NEWS

Samina crew receive long prison terms

An Athens court yesterday handed down heavy jail terms on the captain and first mate of the Express Samina ferry, which sank off Paros in September 2000 with the loss of 82 lives, after deeming that the tragedy had been provoked by poor navigation and not mechanical failure. The court also delivered lighter sentences to five other defendants, including two former ferry firm representatives. The ferry’s captain Vassilis Yiannakis received a 16-year jail sentence after being found guilty of a mix of crimes and misdemeanors, including the disruption of sea transport with possible malice aforethought, causing a shipwreck through negligence and serial manslaughter through negligence. Yiannakis’s first mate Anastassios Psychoyios got a 19-year sentence for the same crimes. According to witnesses, Psychoyios had been watching football on television when the ferry hit the rocks.

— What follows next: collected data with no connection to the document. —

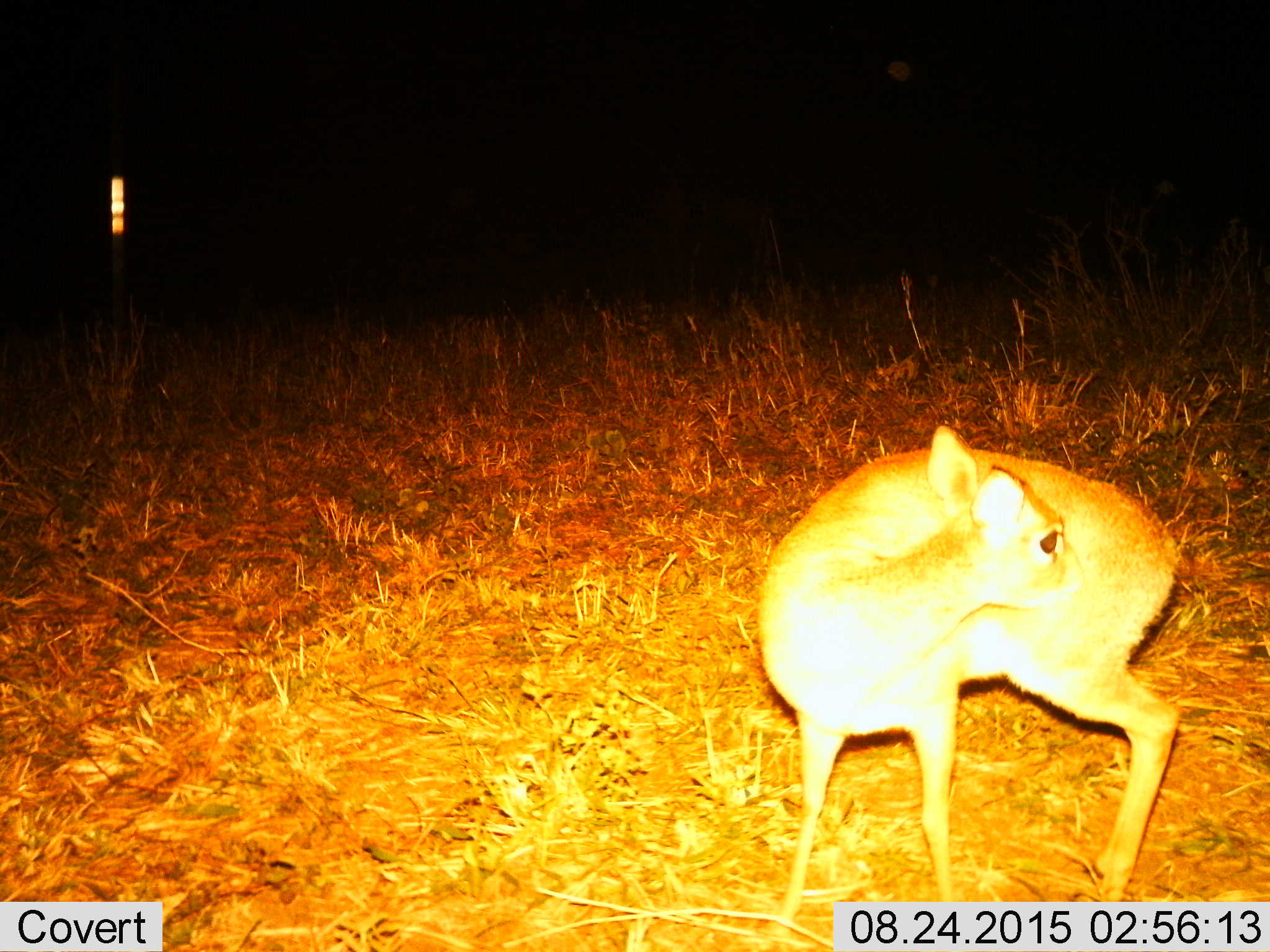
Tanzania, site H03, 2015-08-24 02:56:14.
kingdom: Animalia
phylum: Chordata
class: Mammalia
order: Artiodactyla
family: Bovidae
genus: Madoqua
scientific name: Madoqua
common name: dikdik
Dikdik (Madoqua), count 1. Behavior (volunteer vote fractions): standing 86%, resting 0%, moving 14%, interacting 0%. Young present (vote fraction): 0%. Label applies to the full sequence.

The court also found five defendants guilty of a string of misdemeanors and handed them jail terms ranging from 15 months to eight years and nine months – terms suspended until after an appeal. The five are the ship’s second mate, first engineer and radio officer – Giorgos Triantafyllos, Gerasimos Skiadaressis and Dimitris Tsioumas respectively – and two former representatives of the ferry’s operating firm, Nikolaos Vikatos and Costas Klironomos. The Samina’s helmsman and a Merchant Marine Ministry inspector responsible for examining the vessel were exonerated. Relatives of shipwreck victims and survivors expressed satisfaction with the verdicts passed down on senior crew members but said they had hoped for stricter sentences for the two members of the ferry operating firm, who received four-year sentences, and the ministry inspector, who was acquitted. «It seems to me that the sergeants were sacrificed to protect the generals, who are the real guilty parties,» survivor Stamatis Kotsornithis told Kathimerini after the court issued its verdict.